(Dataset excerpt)
■ ■ ■ ■ ■

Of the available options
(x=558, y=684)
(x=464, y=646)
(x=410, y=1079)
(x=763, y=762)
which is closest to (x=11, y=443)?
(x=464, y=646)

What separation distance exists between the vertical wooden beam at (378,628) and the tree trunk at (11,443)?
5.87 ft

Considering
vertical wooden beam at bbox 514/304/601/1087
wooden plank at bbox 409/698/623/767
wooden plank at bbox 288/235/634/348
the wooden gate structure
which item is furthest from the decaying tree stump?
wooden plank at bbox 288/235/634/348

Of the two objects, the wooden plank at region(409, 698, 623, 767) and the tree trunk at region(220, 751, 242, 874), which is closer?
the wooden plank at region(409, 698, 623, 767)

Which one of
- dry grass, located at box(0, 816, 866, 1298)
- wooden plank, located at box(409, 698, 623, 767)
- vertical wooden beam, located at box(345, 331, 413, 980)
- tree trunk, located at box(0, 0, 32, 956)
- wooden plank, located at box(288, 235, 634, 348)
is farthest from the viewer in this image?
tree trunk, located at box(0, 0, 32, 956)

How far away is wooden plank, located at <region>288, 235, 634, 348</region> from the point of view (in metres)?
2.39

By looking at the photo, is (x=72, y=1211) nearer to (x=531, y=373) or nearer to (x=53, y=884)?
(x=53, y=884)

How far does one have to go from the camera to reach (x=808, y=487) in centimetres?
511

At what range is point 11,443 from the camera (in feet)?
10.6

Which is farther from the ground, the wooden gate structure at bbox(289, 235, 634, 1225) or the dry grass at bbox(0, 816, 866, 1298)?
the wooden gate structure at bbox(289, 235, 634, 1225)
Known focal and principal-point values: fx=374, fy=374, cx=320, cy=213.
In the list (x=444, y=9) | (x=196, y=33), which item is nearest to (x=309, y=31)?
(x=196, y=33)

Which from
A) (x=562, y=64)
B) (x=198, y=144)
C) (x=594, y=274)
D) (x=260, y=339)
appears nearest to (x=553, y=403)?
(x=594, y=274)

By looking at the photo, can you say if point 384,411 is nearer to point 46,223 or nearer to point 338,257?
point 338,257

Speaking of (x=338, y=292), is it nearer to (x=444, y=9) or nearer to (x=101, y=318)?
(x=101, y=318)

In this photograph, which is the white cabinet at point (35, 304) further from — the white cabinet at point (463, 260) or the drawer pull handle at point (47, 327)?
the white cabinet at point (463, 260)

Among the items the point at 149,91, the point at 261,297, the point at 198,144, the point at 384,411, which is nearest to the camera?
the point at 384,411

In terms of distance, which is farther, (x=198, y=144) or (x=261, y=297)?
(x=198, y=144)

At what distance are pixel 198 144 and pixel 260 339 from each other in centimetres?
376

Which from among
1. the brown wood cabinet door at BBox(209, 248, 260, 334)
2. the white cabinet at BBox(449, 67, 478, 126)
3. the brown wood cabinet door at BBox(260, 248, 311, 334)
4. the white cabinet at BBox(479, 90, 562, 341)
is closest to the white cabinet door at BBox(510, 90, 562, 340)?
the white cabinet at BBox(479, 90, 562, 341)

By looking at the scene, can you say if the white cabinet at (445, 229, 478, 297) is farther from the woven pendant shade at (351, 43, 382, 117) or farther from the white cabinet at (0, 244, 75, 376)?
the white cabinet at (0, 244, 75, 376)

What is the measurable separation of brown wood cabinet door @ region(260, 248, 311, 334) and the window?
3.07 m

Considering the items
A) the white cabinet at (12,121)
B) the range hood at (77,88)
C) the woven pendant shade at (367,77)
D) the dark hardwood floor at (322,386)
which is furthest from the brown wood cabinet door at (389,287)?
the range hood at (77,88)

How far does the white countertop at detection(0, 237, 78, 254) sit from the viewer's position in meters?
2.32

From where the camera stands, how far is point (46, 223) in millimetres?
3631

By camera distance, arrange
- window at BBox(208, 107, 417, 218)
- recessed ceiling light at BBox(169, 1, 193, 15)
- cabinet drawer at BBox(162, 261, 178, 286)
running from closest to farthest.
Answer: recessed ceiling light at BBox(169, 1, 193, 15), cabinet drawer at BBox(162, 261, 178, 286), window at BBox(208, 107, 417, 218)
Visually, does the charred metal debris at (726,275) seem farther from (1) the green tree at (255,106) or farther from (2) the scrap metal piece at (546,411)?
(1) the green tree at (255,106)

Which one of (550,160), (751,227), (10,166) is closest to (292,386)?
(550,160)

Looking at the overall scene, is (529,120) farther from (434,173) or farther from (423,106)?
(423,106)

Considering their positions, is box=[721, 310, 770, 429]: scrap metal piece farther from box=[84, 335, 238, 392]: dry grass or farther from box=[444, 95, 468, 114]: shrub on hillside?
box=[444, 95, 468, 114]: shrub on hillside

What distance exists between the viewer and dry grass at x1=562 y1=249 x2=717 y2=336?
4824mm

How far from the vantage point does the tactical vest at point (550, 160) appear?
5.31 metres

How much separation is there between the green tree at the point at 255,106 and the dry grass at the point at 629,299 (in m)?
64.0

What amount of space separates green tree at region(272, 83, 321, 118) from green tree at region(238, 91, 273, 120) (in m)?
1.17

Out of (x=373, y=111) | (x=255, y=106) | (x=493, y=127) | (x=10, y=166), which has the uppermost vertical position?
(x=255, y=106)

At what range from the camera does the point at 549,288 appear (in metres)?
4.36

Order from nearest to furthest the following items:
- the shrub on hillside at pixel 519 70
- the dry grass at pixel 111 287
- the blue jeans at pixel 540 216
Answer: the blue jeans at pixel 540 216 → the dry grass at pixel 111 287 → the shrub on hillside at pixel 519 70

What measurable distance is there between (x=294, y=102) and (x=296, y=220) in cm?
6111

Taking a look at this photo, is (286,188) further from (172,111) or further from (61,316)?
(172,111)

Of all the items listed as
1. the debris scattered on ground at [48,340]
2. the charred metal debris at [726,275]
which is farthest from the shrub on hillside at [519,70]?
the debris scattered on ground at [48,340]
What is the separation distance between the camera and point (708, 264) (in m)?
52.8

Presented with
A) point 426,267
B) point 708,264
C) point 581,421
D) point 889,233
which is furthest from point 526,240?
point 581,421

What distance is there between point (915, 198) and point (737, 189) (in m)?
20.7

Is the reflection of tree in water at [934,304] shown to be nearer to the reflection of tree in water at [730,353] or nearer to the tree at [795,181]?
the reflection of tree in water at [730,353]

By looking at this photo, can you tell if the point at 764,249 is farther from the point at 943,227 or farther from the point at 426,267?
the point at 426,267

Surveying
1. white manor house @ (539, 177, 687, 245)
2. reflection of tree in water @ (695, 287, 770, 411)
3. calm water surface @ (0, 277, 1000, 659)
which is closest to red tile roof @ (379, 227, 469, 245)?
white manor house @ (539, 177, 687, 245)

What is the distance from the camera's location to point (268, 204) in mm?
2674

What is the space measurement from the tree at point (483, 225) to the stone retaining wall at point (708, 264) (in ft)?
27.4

■ ■ ■ ■ ■

▸ **PROBLEM**:
Please lay out the records from the line containing "Of all the items listed as" up to and including their final line as a Markdown table with the columns Row and Line, numbering each row and leaving out blank lines.

▸ **EXERCISE RESULT**:
| Row | Line |
|---|---|
| 1 | Of all the items listed as |
| 2 | 1. the debris scattered on ground at [48,340] |
| 3 | 2. the charred metal debris at [726,275] |
| 4 | which is farthest from the shrub on hillside at [519,70]? |
| 5 | the debris scattered on ground at [48,340] |
| 6 | What is the separation distance between the camera and point (708, 264) (in m)? |
| 7 | 52.8 |
| 8 | Presented with |
| 9 | A) point 426,267 |
| 10 | B) point 708,264 |
| 11 | C) point 581,421 |
| 12 | D) point 889,233 |
| 13 | which is furthest from point 526,240? |
| 14 | point 581,421 |
| 15 | What distance is there between point (915, 198) and point (737, 189) (in m)? |
| 16 | 20.7 |
| 17 | Is the reflection of tree in water at [934,304] shown to be nearer to the reflection of tree in water at [730,353] or nearer to the tree at [795,181]? |
| 18 | the reflection of tree in water at [730,353] |
| 19 | By looking at this photo, can you tell if the point at 764,249 is farther from the point at 943,227 or farther from the point at 426,267? |
| 20 | the point at 426,267 |
| 21 | Surveying |
| 22 | 1. white manor house @ (539, 177, 687, 245) |
| 23 | 2. reflection of tree in water @ (695, 287, 770, 411) |
| 24 | 3. calm water surface @ (0, 277, 1000, 659) |
| 25 | which is closest to red tile roof @ (379, 227, 469, 245)? |
| 26 | white manor house @ (539, 177, 687, 245) |
| 27 | What is the distance from the camera's location to point (268, 204) in mm? |
| 28 | 2674 |
| 29 | What is the space measurement from the tree at point (483, 225) to the stone retaining wall at point (708, 264) (in ft)? |
| 30 | 27.4 |